Il giorno seguente Aragorn venne svegliato dal dolce cinguettare degli uccelli.
Il melodioso canto riempì la sua stanza, riempiendo il suo cuore di immensa gioia.
Lentamente aprì gli occhi e si passò le grandi mani contro il viso barbuto. Aveva dormito poche ore eppure era contento che il mattino fosse giunto così presto.
Con un movimento rapido della mano scacciò le coperte, lasciando che scivolassero oltre il bordo del letto. Spostò le gambe e poggiò i piedi contro il freddo pavimento di marmo nero.
Un brivido gli corse interamente lungo la schiena, raggiungendo la base del collo, peccato che quello non fosse un brivido di freddo.
Una strana sensazione gli attanagliò lo stomaco, costringendolo a rimanere seduto a lungo.
La sensazione passò velocemente così come era arrivata, lasciando il sovrano di Gondor in uno stato di insicurezza. Scosse il capo e si alzò in piedi, decidendo di ignorare i propri sensi.
Si avvicinò alla grande porta finestra che dava sulla balconata e poggiò una mano sul vetro freddo.
Il cielo si stava tingendo si giallo e la notte lentamente si ritirava.
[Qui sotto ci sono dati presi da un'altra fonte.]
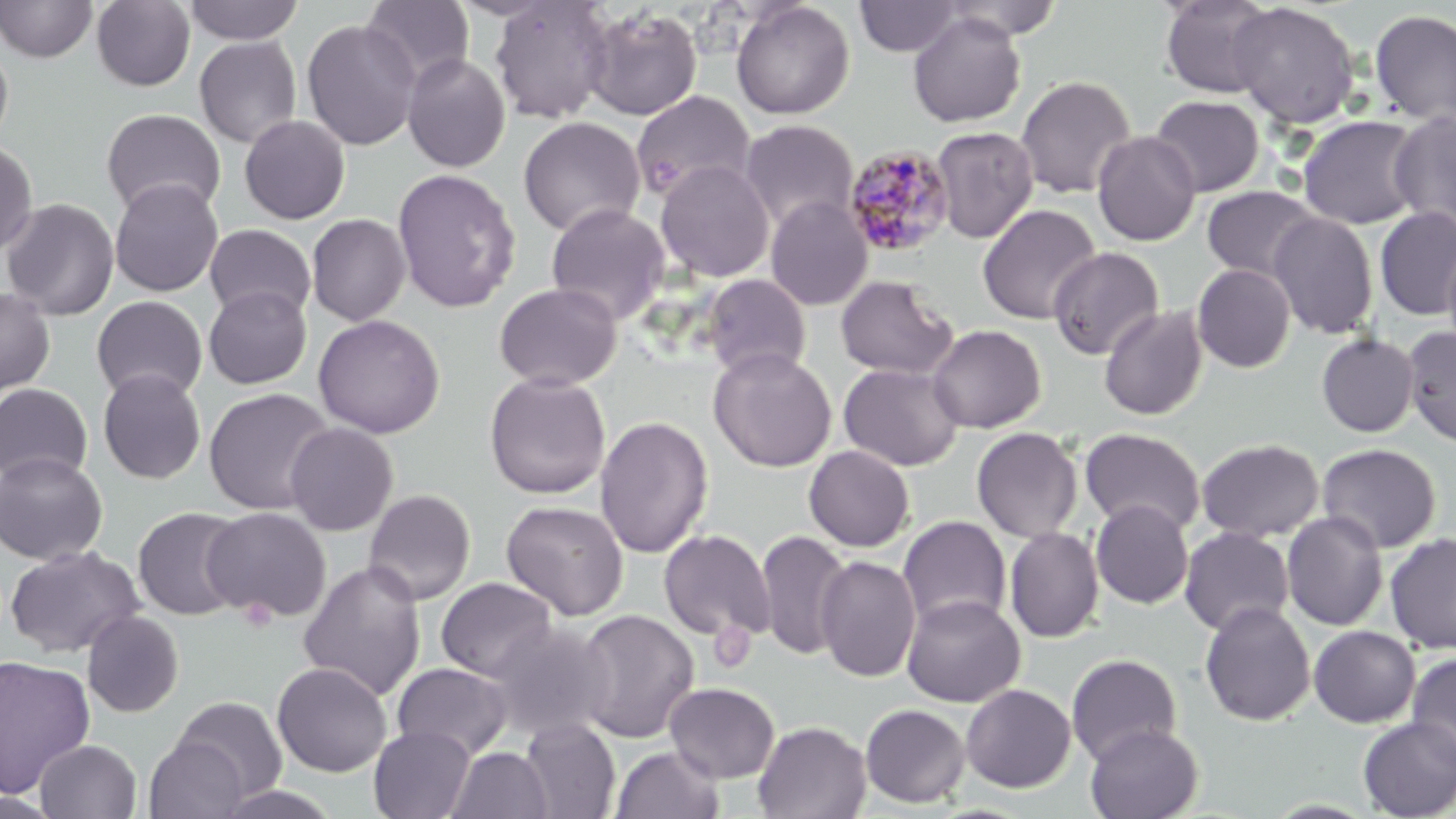
Approximate bounding boxes as (x1,y1)-(x2,y2) corner pairs in pixels. Plasmodium malariae-infected red blood cell locations: (842,143)-(955,258). Platelet locations: (238,597)-(277,632). Uninfected red blood cell locations: (0,0)-(98,62), (183,0)-(305,45), (854,0)-(965,57), (939,0)-(1065,41), (1159,0)-(1278,98), (91,1)-(195,91), (361,1)-(475,89), (489,1)-(614,124), (731,1)-(855,119), (1229,2)-(1360,129), (583,6)-(703,121), (1368,8)-(1456,127), (907,12)-(1026,127), (301,18)-(421,151), (194,36)-(302,148), (0,38)-(14,149), (402,53)-(511,173), (1015,75)-(1137,198), (631,90)-(756,202), (1149,95)-(1265,196), (101,108)-(226,219), (1389,110)-(1456,235), (239,115)-(350,224), (1297,115)-(1424,230), (518,116)-(645,238), (739,119)-(859,234), (930,126)-(1039,244), (1092,130)-(1201,246), (0,139)-(38,258), (656,160)-(775,283), (391,168)-(521,313), (109,179)-(224,297), (1201,185)-(1321,283), (765,196)-(873,311), (1,198)-(120,321), (545,203)-(671,325), (977,204)-(1101,325), (1375,206)-(1456,320), (1268,211)-(1379,339), (306,213)-(411,325), (204,224)-(316,321), (1442,243)-(1456,360), (1048,246)-(1164,360), (1192,264)-(1296,373), (700,274)-(812,381), (835,275)-(958,379), (493,282)-(623,391), (203,285)-(312,389), (0,286)-(56,397), (91,295)-(208,402), (1098,304)-(1208,421), (312,314)-(446,438), (927,324)-(1046,433), (1402,326)-(1456,447), (1316,333)-(1420,437), (708,348)-(837,472), (839,362)-(965,472), (97,368)-(206,484), (484,371)-(611,499), (0,383)-(94,485), (204,387)-(334,515), (595,414)-(713,559), (284,422)-(399,536), (971,426)-(1083,543), (1079,428)-(1207,536), (1196,437)-(1324,543), (1317,442)-(1442,554), (803,445)-(915,551), (0,452)-(108,565), (363,489)-(476,606), (1091,499)-(1194,609), (501,500)-(629,621), (133,506)-(248,621), (202,507)-(332,623), (1282,511)-(1388,632), (898,516)-(1012,634), (1004,527)-(1104,643), (1179,527)-(1295,637), (658,529)-(775,644), (755,529)-(852,661), (1385,532)-(1456,654), (4,545)-(144,658), (815,554)-(921,683), (298,560)-(426,702), (435,577)-(559,684), (901,594)-(1026,707), (1199,601)-(1316,726), (574,608)-(700,743), (82,611)-(184,717), (487,621)-(616,743), (1308,625)-(1420,728), (1066,653)-(1182,766), (1406,653)-(1456,772), (0,655)-(96,798), (272,662)-(392,777), (391,662)-(514,762), (664,682)-(780,783), (960,684)-(1076,793), (171,696)-(288,803), (860,704)-(971,808), (1357,717)-(1456,818), (520,718)-(621,818), (753,720)-(871,819), (1084,723)-(1203,819), (368,725)-(475,819), (144,736)-(248,819), (34,739)-(142,819), (610,744)-(724,819), (446,747)-(552,819), (212,784)-(345,819), (0,792)-(64,818). Slide-level diagnosis: Plasmodium malariae. Light microscopy. One field of a larger specimen. Captured at 1000x magnification. Image is 1456×819 pixels. May-Grünwald-Giemsa-stained preparation. Thin blood film.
Le stelle fuggivano, pronte a tornare quando l'oscurità avrebbe preso il sopravvento.
Anche la cittadina iniziava a svegliarsi, i contadini si avviavano nei campi tenendo gli strumenti del lavoro poggiati sulle spalle.
Aragorn sorrise, incamminandosi verso il grande armadio di legno.
Le sue ancelle si erano preoccupate di preparare l'abito adatto a quel giorno speciale.
Una lunga veste scura adornata da semplici intarsiature bianche che si avviluppavano lungo il petto, lasciando i fianchi possenti scoperti.
Una grande cintura bianca andava stretta in vita, così da creare il giusto contrasto fra l'oscurità del materiale e la pelle della cinta.
Sotto la vesta andavano un paio di pantaloni di pelle nera, sicuramente non gli abiti più comodi da indossare, ma decisamente eleganti.
Un paio di scarponi avrebbero coperto i piedi del sovrano.
Infine, la pesante corona.
Non dissimile dagli elmi dei soldati della cittadella se non per il candore che la contraddistingueva, con ali simili a quelle di un uccello marino.
Preziosi gioielli circondavano le grandi ali, aumentando il peso non indifferente di quel fardello.
Sorrise e si dedicò alla sua preparazione.
Non amava essere vestito dalle ancelle, preferiva fare tutto coi propri tempi, saggiare il tessuto della veste, accarezzare la pelle dei pantaloni e rimirare la splendida corona che gli adornava il capo durante le vicende più importanti.
Sollevò il copricapo e se lo calò sulla testa, ammirando la propria immagine riflessa nel grande specchio.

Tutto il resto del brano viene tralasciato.